In the past few decades, however, scholars have explored in detail the Grand Alliance and emphasized its many wartime successes rather than its postwar failures. Indeed, some historians have argued that the ability of its members to compromise and cooperate in military operations, despite manifold and fundamental differences in goals and methods, constitutes an extraordinary achievement—among the most notable in the entire history of coalition warfare as well as one of the key reasons the Allies won the war.

Similarly, the utter failure of the Axis in this regard constitutes one of the most notable failures of coalition warfare and one of the most important reasons for Axis defeat. Although Germany, Italy and Japan possessed a common fascistic ideology and desire to overthrow the international status quo by force in order to conquer extensive empires, they never coordinated their military plans and operations. Had they done so, they might very well have been able to defeat their adversaries—or at the very least achieve a favorable negotiated settlement.
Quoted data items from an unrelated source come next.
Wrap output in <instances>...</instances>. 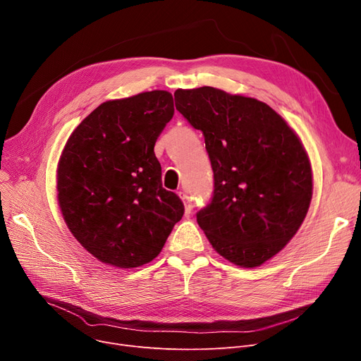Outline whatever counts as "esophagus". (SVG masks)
Segmentation results:
<instances>
[{
	"label": "esophagus",
	"mask_w": 361,
	"mask_h": 361,
	"mask_svg": "<svg viewBox=\"0 0 361 361\" xmlns=\"http://www.w3.org/2000/svg\"><path fill=\"white\" fill-rule=\"evenodd\" d=\"M178 195H180V197L183 199V202H184V207H185V215H188V214L192 212V209H193L192 202H190V197H188V196H187V193H184V192H180Z\"/></svg>",
	"instance_id": "34e87169"
}]
</instances>
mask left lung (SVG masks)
Here are the masks:
<instances>
[{"mask_svg": "<svg viewBox=\"0 0 361 361\" xmlns=\"http://www.w3.org/2000/svg\"><path fill=\"white\" fill-rule=\"evenodd\" d=\"M176 108L204 137L214 195L196 214L212 247L260 267L298 231L312 200V168L298 136L267 104L203 86L174 93Z\"/></svg>", "mask_w": 361, "mask_h": 361, "instance_id": "left-lung-1", "label": "left lung"}]
</instances>
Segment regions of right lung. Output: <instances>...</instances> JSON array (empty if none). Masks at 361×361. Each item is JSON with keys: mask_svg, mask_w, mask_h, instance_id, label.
Listing matches in <instances>:
<instances>
[{"mask_svg": "<svg viewBox=\"0 0 361 361\" xmlns=\"http://www.w3.org/2000/svg\"><path fill=\"white\" fill-rule=\"evenodd\" d=\"M174 116L173 94L152 90L101 104L73 131L56 171L71 234L98 260L137 268L155 259L183 218L162 187L155 143Z\"/></svg>", "mask_w": 361, "mask_h": 361, "instance_id": "1", "label": "right lung"}]
</instances>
Previous scholarly works have explored the many reasons for this Axis failure, but usually in the “macro” sphere of grand strategy. In Germany and the Axis Powers, a new volume in the University Press of Kansas’ “Modern War Studies” series, Richard DiNardo explores the failure on the “micro” level of specific military operations that Germany conducted with its European Axis allies. This highly detailed military history provides extensive specific evidence to support previous generalizations regarding German incompetence in the realm of coalition warfare. Focusing on combined military operations with Italy, Finland, Hungary and Romania between 1940 and 1943 (Hitler tellingly did not even have plans for combined operations with Japan), DiNardo details a record of abject failure (with Italo-German operations in North Africa under Erwin Rommel as the major exception) and eventual disaster.

A professor of national security affairs at the U.S. Marine Corps Staff and Command College, DiNardo has written extensively on the WWII German army and its efforts at coalition warfare. His prodigious research focuses on German military records and includes extensive archival and published material in German and English. His analysis covers and compares specific combined operations by the armies, navies and air forces of Germany and its allies.

DiNardo finds Nazi Germany’s coalition failures in WWII have deep roots in Prussian and imperial German history. Particularly noteworthy was the lack of emphasis on coalition warfare in German officer training and, during World War I, the cultural contempt German officers held for their Austrian ally and the poor coordination between their own army and navy, a problem that augured ill for coordination with other nations’ military forces. Nazi racial ideology and Hitler’s personality only intensified these problems. Consequently, and in stark contrast to the Allies, the Germans never held a multilateral summit with their allies during the war to discuss combined strategy, never created a Combined Chiefs of Staff to plan global coalition war, and never developed a Lend-Lease type program to provide their allies with equipment and related resources. Indeed, they never developed any mechanism for combined operations and seldom practiced anything approaching unity of command. Instead they followed a policy of bilateral arrangements and “parallel war” that was anything but parallel in reality. Indeed, such policies led to unnecessary confusion and complexity as well as allies working at cross-purposes. These problems were compounded by inadequate and arrogant German liaison officers, consistent German refusal to meet their bilateral supply agreements, and even theft of supplies from allies by German troops. By early 1943, defeats at Stalingrad and in North Africa resulted in the virtual destruction of the Axis as a military alliance and the ensuing collapse of Germany’s European allies.

As DiNardo readily admits, his detailed work “proceeds from the assumption that the reader knows a good deal about the Second World War.” Those readers will find this an exceptionally informative and valuable exploration of one of the major reasons for German defeat—and one of the most striking contrasts between the Allied and Axis war efforts.